— Begin Given text —

# Rockwall Canyon Work Train



## s-4 (Jan 2, 2008)

Yesterday the state of NH ran a work train over the recently abandoned Rockwall Canyon RR Route. This was the first train over the RCRR in nearly 8 months. The run was operated to cut back overgrowth and to repair track damage keeping the line serviceable for future railroad operations. Service over Rockwall Canyon was suspended several months after the Boraxo plant moved out of town. Boraxo was one of RCRR's last weekly customers, the building has already been demolished.


----------



## blackburn49 (Jan 2, 2008)

Very nice layout. Good storyline too.  It _does_ appear to be an abandoned rail.


----------



## Richard Smith (Jan 2, 2008)

Nice shots! How long is that run? It looks like it goes for a considerable way. Fine looking railroad and I've always liked that C&NW paint job.


----------



## s-4 (Jan 2, 2008)

Thanks for the comments guys! 
The railroad is located at my parents house about 15 minutes away from my new condo. Since we have common land at the condo, I can not, _and do not want_ to build a new garden railway. Instead, I have built a huge HO layout in my basement and I've kept my garden railroad at my parent's place. I thought I would have more opportunity to untilize my outdoor layout, but over the last year and half, I've only run trains about 10 times. 

The layout is about 1000ft long and has an elevation change of about 15ft. While I sold off some of my equipment, I hope to retain the majority of my railroad for a future pike on my own land! For now, I will try to keep things running occaisionally on the RCRR.


----------



## denray (Jan 5, 2008)

— End Given text —
— Begin Information supplied —

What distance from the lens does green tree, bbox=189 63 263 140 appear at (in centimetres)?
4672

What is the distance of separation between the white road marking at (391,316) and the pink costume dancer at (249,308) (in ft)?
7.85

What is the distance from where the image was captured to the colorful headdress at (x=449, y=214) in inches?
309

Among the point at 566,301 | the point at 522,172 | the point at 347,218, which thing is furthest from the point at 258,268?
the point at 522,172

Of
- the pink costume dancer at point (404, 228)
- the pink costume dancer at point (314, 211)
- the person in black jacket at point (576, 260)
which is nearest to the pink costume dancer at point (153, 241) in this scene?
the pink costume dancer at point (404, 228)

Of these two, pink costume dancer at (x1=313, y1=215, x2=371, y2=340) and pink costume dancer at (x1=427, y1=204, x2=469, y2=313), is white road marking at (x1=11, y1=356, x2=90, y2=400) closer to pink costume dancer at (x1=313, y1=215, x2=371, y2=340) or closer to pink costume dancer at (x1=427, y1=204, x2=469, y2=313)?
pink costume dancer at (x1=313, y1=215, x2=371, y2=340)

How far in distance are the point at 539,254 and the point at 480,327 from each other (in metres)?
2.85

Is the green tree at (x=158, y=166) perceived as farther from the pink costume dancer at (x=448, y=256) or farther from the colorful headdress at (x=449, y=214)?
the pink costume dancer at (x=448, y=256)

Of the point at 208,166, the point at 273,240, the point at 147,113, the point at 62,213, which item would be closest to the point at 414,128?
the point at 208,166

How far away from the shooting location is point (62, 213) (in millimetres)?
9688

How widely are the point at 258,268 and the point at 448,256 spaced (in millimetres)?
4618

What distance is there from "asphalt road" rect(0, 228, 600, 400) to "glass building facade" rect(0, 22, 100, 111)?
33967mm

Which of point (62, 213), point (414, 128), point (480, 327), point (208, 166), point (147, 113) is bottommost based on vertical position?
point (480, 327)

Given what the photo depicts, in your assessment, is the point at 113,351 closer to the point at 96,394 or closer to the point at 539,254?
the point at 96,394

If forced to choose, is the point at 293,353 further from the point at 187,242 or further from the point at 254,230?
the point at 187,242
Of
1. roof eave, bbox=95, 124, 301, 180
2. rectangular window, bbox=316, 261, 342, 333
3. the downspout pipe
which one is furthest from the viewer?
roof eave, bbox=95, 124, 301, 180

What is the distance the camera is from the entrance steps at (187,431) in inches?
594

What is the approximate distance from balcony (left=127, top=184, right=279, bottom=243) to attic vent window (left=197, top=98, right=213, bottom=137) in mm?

— End Information supplied —

#### [Requests]
[A] Copy out the part of the Rockwall Canyon thread that begins at the words "The railroad is" and stops after "about 10 times.".
[B] List every name that heads a post in the Rockwall Canyon thread.
[C] Resume the Rockwall Canyon thread from where it stops.

#### [Answers]
[A]
The railroad is located at my parents house about 15 minutes away from my new condo. Since we have common land at the condo, I can not, _and do not want_ to build a new garden railway. Instead, I have built a huge HO layout in my basement and I've kept my garden railroad at my parent's place. I thought I would have more opportunity to untilize my outdoor layout, but over the last year and half, I've only run trains about 10 times.

[B] s-4, blackburn49, Richard Smith, denray

[C]
Great pictures, can sure tell you have put some seious thought in the changes in elevation. I know with that much change,you must do some serious planning. 
Tell us about your bridges, what are they made of. 
Great job 
Dennis


----------



## suleski (Jan 2, 2008)

Jeff - Its good to see that you are still running some trains. I had thought the RCRR was defunct, glad it still sees a train every now and then. 

Scott


----------



## N1CW (Jan 3, 2008)

Scott 

*I bet that Jeff has determined that his HO train will not be able to 'handle the tonnage' in the near term. 
I would expect that he will need to sub-contract some tankers from CapeAnnRail for the liquid refreshment. 
*


----------



## Torby (Jan 2, 2008)

Man, that's purdy!


----------



## s-4 (Jan 2, 2008)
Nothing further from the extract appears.